The dairy sector and the wider agriculture industry are among the areas Trump targeted during a speech to factory workers in Wisconsin on Tuesday.

Canada's dairy supply management system is a "one-sided deal against the United States," which has resulted in "some very unfair things" against "our dairy farmers," said Trump.

Through NAFTA, U.S. dairy farmers are able to export ultra-filtered milk -- a high-protein milk concentrate used to make cheese and yogurt -- to Canada duty-free.

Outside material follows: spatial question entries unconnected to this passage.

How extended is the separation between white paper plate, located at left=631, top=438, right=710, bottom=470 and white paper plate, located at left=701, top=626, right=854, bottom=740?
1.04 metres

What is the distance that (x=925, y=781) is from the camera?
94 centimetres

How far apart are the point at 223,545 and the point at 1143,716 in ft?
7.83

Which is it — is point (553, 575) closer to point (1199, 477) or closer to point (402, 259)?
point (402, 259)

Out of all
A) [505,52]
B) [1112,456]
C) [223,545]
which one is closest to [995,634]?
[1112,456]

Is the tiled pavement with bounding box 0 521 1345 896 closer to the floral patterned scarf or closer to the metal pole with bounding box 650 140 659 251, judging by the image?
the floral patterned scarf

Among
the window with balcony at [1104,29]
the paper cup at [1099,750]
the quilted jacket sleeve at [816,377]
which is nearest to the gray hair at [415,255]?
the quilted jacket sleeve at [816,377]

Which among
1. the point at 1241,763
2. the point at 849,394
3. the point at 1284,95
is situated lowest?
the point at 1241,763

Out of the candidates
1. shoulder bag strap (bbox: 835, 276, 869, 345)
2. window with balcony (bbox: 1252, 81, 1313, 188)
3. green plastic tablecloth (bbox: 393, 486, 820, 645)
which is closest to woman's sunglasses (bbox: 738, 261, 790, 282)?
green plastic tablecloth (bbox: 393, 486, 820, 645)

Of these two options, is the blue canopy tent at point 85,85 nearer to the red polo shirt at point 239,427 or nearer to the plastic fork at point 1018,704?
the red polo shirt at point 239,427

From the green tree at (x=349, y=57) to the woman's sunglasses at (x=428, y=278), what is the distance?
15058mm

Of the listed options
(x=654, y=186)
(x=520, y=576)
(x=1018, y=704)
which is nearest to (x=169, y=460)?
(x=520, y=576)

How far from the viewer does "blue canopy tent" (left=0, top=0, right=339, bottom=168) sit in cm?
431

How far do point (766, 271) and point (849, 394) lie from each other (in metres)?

But after dairy farmers in Canada's largest province of Ontario complained about competing with lower U.S. prices for the milk product, the Ontario government changed the rules to allow local processors to purchase ultra-filtered milk from Canadian farms at competitive world prices rather than import the milk protein isolates from the United States.

A similar policy is being adopted across Canada, which prompted the governors of New York and Wisconsin, two major dairy-producing states, to ask Trump to take action.

"It is important that we ... not lay blame where it does not belong, for economic changes that are the result of global market trends," said MacNaughton. "The Canada-U.S. partnership is a model to the world. Let's keep it that way by working together, as we have done so often in our history, to make it even better."